Les deux hommes ont fait le point sur les questions bilatérales avec un accent particulier sur les questions fiscales qu’il reste à régler entre les deux pays, communique le DFAE à l'issue de la rencontre.

Les ministres ont notamment discuté des modalités d’une prochaine signature de l’accord sur l’imposition des frontaliers et se sont informés mutuellement des questions déjà réglées et de celles qu’il convenait encore de traiter.

Récents progrès

M. Cassis a indiqué à son homologue que l’une des dernières conditions fixées par l’Italie, à savoir l’acceptation par le Conseil fédéral de l’ordonnance d’application sur l’initiative sur l’immigration de masse (mise en œuvre de l’art. 121a de la Constitution), allait être remplie d’ici mi-décembre et que la balle serait ensuite dans le camp italien.

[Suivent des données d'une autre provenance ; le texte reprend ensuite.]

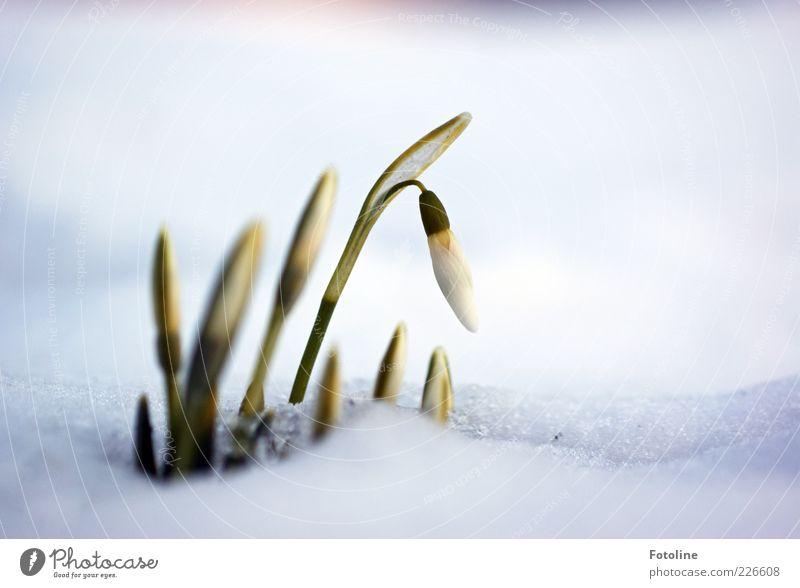 Frühling in Sicht? Natur grün weiß Pflanze Blume Winter kalt Schnee Umwelt Landschaft Garten Blüte hell Eis nass natürlich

La question de l’accès au marché italien pour les instituts financiers suisse a également été évoquée par MM. Cassis et Alfano.

Tous deux ont ensuite fait le tour des relations entre les deux pays, très riches et diversifiées. Des progrès ont été constatés ces dernières années dans plusieurs dossiers comme celui des transports, de l’énergie ou de l’environnement.

Un point particulier a par ailleurs été consacré au dossier de la migration, où la collaboration entre la Suisse et l’Italie est particulièrement bonne, selon les deux ministres. M. Alfano a remercié la Suisse qui s’est montrée, selon lui, très solidaire avec l’Italie. M. Cassis a souligné de son côté que les questions migratoires ne pouvaient être résolues que de manière coordonnée, notamment dans le cadre de l’accord sur Schengen et Dublin.

Plus grande communauté

M. Cassis s’est également enquis des priorités de l’Italie pour sa prochaine présidence, en 2018, de l’Organisation pour la coopération et la sécurité en Europe (OSCE) et les deux ministres ont évoqué les relations entre la Suisse et l’Union européenne à quelques heures de la venue en Suisse de Jean-Claude Juncker, Président de la Commission européenne.

L’Italie est le cinquième partenaire commercial de la Suisse, avec un volume d’échanges commerciaux de 34 milliards de francs en 2016. Du point de vue des échanges commerciaux, la seule Lombardie pèse autant que le Japon.

Quelque 320’000 ressortissants italiens vivent en Suisse, formant la plus grande communauté étrangère du pays, et 70’000 frontaliers italiens environ travaillent en Suisse. Plus de 50’000 ressortissants suisses vivent en Italie.